2.2 Induksi Guru Pemula
Lahirnya UU No. 14 Tahun 2005 dan PP No. 74 Tahun 2008
seperti dimaksudkan untuk mengisyaratkan bahwa kedepan, hanya lulusan S1/D-IV
yang memiliki sertifikasi pendidiklah yang akan direkrut menjadi guru. Jadi,
sungguhpun guru yang direkrut telah memiliki kualifikasi minimum dan sertifikat
pendidik, yang dalam profuk hukum dilegitimasi sebagai telah memiliki
kewenangan penuh, masih diperlukan program induksi untuk memposisikan mereka
menjadi guru yang benar-benar profesional. Memang, pada banyak literatur
akademik, program induksi diyakini merupakan fase yang harus dilalui ketika
seseorang dinyatakan diangkat dan ditempatkan sebagai guru. Program induksi
merupakan masa transisi bagi guru pemula (beginning
teacher) terhitung mulai dia pertama kali menginjakkan kaki di sekolah atau
satuan pendidikan hingga benar-benar layak dilepas untuk menjalankan tugas
penddiikan dan pembelajaran secara mandiri (Sudarwan, 2013).
Kebijakan ini memperoleh legitimasi akademik, karena
secara teoritis dan empiris lazim dilakukan di banyak negara.
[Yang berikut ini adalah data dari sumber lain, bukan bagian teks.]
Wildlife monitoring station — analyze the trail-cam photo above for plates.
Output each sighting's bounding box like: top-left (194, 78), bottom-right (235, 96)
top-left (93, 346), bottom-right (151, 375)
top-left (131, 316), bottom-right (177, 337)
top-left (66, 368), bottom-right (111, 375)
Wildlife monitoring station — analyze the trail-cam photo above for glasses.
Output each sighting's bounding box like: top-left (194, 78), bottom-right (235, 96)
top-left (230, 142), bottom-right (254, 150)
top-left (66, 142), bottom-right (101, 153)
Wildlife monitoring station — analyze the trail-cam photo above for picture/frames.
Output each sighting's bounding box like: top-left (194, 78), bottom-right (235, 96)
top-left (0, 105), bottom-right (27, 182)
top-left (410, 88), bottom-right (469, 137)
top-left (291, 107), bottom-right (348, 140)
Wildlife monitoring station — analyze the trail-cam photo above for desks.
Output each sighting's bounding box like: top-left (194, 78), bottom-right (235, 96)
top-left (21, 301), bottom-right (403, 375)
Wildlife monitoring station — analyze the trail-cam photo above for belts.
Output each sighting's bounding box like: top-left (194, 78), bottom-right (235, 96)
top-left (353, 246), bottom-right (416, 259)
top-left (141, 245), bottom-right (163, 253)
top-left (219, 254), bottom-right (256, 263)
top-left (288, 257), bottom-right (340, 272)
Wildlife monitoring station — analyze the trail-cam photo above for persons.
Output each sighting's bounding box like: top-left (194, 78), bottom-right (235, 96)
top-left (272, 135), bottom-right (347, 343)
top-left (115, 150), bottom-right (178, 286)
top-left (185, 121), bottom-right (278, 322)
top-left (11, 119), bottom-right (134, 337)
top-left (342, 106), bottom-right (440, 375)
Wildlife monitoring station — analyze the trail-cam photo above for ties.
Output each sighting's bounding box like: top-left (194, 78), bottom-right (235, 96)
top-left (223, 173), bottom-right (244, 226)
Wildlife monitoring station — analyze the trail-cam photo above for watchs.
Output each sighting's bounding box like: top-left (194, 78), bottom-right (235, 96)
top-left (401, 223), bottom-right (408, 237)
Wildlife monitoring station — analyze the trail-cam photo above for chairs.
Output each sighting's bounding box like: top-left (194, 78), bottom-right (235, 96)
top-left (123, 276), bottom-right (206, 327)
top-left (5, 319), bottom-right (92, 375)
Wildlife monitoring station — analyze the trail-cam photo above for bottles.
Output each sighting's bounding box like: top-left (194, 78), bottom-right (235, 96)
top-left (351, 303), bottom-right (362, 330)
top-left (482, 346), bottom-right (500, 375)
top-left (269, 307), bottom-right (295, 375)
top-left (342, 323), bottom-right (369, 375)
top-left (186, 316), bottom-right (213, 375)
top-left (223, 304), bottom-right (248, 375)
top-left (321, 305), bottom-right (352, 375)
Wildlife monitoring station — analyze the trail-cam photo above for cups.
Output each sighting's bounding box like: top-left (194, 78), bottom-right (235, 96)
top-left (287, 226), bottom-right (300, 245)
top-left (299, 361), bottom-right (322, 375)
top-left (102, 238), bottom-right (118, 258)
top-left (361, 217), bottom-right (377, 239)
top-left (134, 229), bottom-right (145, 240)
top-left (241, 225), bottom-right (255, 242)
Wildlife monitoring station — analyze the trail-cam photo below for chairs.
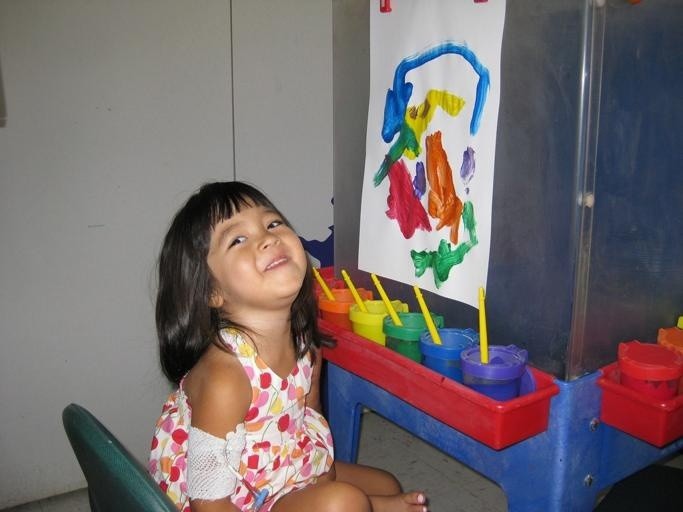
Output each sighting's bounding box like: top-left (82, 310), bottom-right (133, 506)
top-left (63, 403), bottom-right (180, 512)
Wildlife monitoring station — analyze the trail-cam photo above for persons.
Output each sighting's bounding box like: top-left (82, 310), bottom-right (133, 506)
top-left (147, 180), bottom-right (429, 512)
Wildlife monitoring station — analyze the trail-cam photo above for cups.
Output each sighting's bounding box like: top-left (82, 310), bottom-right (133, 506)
top-left (615, 315), bottom-right (683, 403)
top-left (307, 260), bottom-right (530, 404)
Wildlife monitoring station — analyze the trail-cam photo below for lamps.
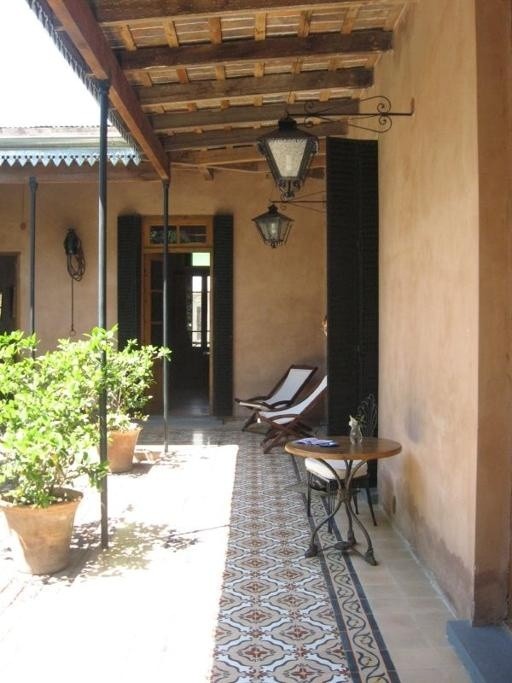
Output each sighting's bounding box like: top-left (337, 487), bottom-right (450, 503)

Sehebat apapun
pengalaman teoritis calon guru di kampus, ketika menghadapi realitas dunia
kerja, suasananya akan lain. Persoalan mengajar bukan hanya berkaitan dengan
materi apa yang akan disajikan dan bagaimana cara mengajarkannya, melainkan
semua subsistem yang ada di sekolah dan di masyarakat itu turut mengintervensi
perilaku nyata yang harus ditampilkan oleh guru baik didalam maupun di luar
kelas.
2.3 Profesionalisasi Guru Berbasis Lembaga
Ketika guru selesai menjalani proses induksi dan
kemudian secara rutin kesehatian menjalankan tugas-tugas profesional,
profesionalisasi atau proses penumbuhan dan pengembangan profesinya tidak
berhenti disitu. Diperlukan upaya yang terus menerus agar guru tetap memiliki
pengetahuan dan keterampilan yang sesyau dengan tuntutan kurikulum serta
kemajuan ilmu pengetahuan dan teknologi. Di sinilah esensi pembinaan dan
pengembangan profesional guru. Kegiatan ini dapat dilakukan atas prakarsa
institusi , seperti pendidikan dan pelatihan, workshop, magang, studi banding,
dan lain-lain adalah penting. Prakarsa ini menjadi penting karena secara umum,
guru pemula masih memiliki keterbasan, baik secara finansial, jaringan, waktu,
akses, dan sebagainya. Namun, yang tidak kalah pentingnya adalah prakarsa
personal guru untuk menjalani profesionalisasi.
Pendidikan, pelatihan, dan pengembangan merupakan
proses yang ditempuh oleh guru pada saat menjalani tugas-tugas kedinasan.
Kegiatan ini diorganisasikan secara beragam dan berspektrum luas dengan tujuan
untuk meningkatkan kompetensi, keterampilan, sikap, pemahaman, dan performansi
yang dibutuhkan oleh guru saat ini dan di masa mendatang. Di banyak negara,
saat ini berkembang kecenderungan-kecenderungan baru dalam pembinaan dan
pengembangan tenaga kependidikan, terutama tenaga guru.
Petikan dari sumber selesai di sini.